Muji is redesigning Tokyo’s cheap estate housing as a hip lifestyle choice – Quartz

“Muji and UR’s collaboration makes sense, given their shared commitment to making good design available to the masses, Julian Worrall, a professor of architecture and urban design at the University of Adelaide, told Quartz.

‘Muji is a fantastic example of both of being thoroughly Japanese but also completely imbibing the spirit of Bauhaus: marrying beauty and industry and affordability, that democratic aspect,’ he says.”

Tokyo designers push the boundaries of wooden skyscrapers – Financial Times 

“Yet even as the remnants of Tokyo’s timber past are scraped off the map, wood may be poised for a renaissance in Japan, spurred by advances in fireproofing technologies and government initiatives to cut carbon emissions and prop up the ailing domestic timber market… wooden skyscrapers may soon be a reality, even in earthquake-prone Tokyo.”

A house for all seasons – Financial Times

“Curiously, the aversion to insulation has persisted to the present day, only now people blast air conditioners to keep warm as opposed to huddling round a hearth.

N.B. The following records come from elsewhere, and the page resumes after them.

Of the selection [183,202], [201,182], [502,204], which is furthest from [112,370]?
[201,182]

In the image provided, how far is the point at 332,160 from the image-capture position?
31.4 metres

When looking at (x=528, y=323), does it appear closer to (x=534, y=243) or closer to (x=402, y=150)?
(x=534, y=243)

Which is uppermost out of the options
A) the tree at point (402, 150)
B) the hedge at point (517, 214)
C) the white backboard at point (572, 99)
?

Heating one room at a time saves energy — despite its icy winters, Japan uses a quarter of the energy for heating as Germany, for example — but stepping from a warm room into a cold one can cause heat shock, which in turn can lead to heart attacks and strokes.”

Harnessing the power of community to drive an energy revolution – Japan Times

“While Prime Minister Shinzo Abe’s devotion to nuclear power and lackluster reforms on renewables have dashed hopes of an energy revolution four years on from the Fukushima nuclear disaster, small-scale, grass-roots efforts such as Fujino Power are flourishing.”

Japanese prefab tiny homes could change the way we think about disaster housing – Quartz

“Meanwhile, demand for weather-resilient and sanitary low-cost housing in emerging Asian nations is rising, but local homebuilders continue to focus on the expanding middle class rather than those at the bottom of the ladder. Realizing disaster housing and low-cost housing shared many requirements—inexpensive, quick and easy to construct, suitable for families—Daiwa Lease realized the potential in making a single unit that could serve both needs.”

A greater share for the Japanese sharehouse – Nippon.com

“Japan may have arrived late to the sharehouse trend, but it has created a range of inventive communal homes reflecting diverse lifestyles, from penniless urban artists to farming fanatics and young parents. Many of the 2,800 sharehouses across the country unite people in a common interest, whether coding, climbing, or crocheting, or answer the needs of underserved members of society, such as single mothers and the elderly.”